To help visualize that, when comparing the nation's total student debt to the amount students spent on tuition and fees at public colleges in one year, the difference is staggering.
According to the information company Experian, the total student loan debt in the United States reached $1.2 trillion in 2014. Just two years earlier, the National Center for Education Statistics found students paid roughly $68.1 billion in 2012-2013 to attend public colleges. While the total student loan debt factors in debt accrued from students who attended public or private institutions and the $68.1 billion figure represents public institutions only, the comparison is still alarming.
"We're at a really interesting and troubling point where student debt has become sort of normalized," Mark Huelsman, a senior policy analyst at the think tank Demos, told Mic. "Tuition used to be low enough and grant aid used to be high enough that total cost of attendance at higher university was manageable with a summer job."

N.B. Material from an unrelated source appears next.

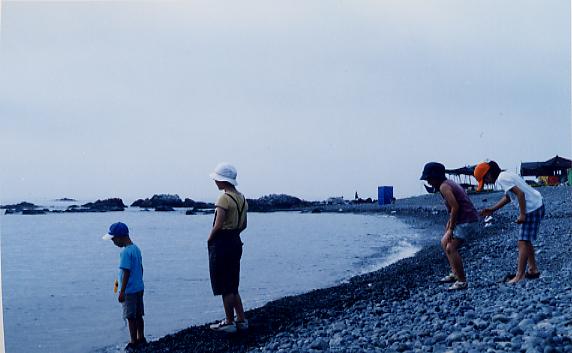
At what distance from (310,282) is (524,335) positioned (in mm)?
7137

How did this happen? The 13-digit debt figures underscores the need to make higher education more affordable. Studies have also shown student debt can drastically reduce future lifetime wealth by hundreds of thousands of dollars.
In the United States, there has been a growing chorus of calls for universal access to publicly financed education. Democratic presidential candidate and Vermont Sen. Bernie Sanders has made the promise a key part of his platform, saying he would finance it with a tax on Wall Street profits.

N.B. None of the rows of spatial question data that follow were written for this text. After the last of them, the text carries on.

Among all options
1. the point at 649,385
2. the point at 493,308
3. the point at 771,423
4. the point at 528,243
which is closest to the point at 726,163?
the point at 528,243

But the Sanders solution might be unnecessary. Picking up the tab for American college students could be as easy as a little creative accounting. As the Atlantic previously reported, 2013 data from the New America Foundation indicated the U.S. federal government spent $69 billion in 2013 on existing student loans, grants, tax benefits and work study programs.

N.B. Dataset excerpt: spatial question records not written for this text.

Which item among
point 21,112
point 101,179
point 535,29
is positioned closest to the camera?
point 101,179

"For what we're spending now, we could reroute that money into a tuition guarantee for students in public schools," Huelsman told Mic. If the U.S. embraced universal access to higher education, it would be following a number of other countries. Norway, Finland, Denmark, Germany and Sweden all charge $0.00 in tuition, and average education costs across the developed world are typically far lower than in the United States.
When President Barack Obama announced his hope to see community colleges become "as free and universal in America as high school," his heart was in the right place, but it was not enough. While knocking out tuition would go a long way, it does nothing to address campus living costs, buying books and childcare. Those things have all become more expensive, while real wages in the U.S. have remained largely stagnant for decades.
"Even if you make college tuition free for everyone, you'd still have a lot of students that have to borrow for non-tuition expenses," Huelsman told Mic.
To compete in a global economy, America's most talented young people must be allowed access to universities and to manage their attendant costs without having to burden themselves with crippling debt. Access to education is a fundamental right, and it's critical to ensure it remains one.
Correction: May 27, 2015
An earlier version of this article stated that the sum of the total U.S. student debt "could send every American student to college 17 times over." That calculation was incorrect.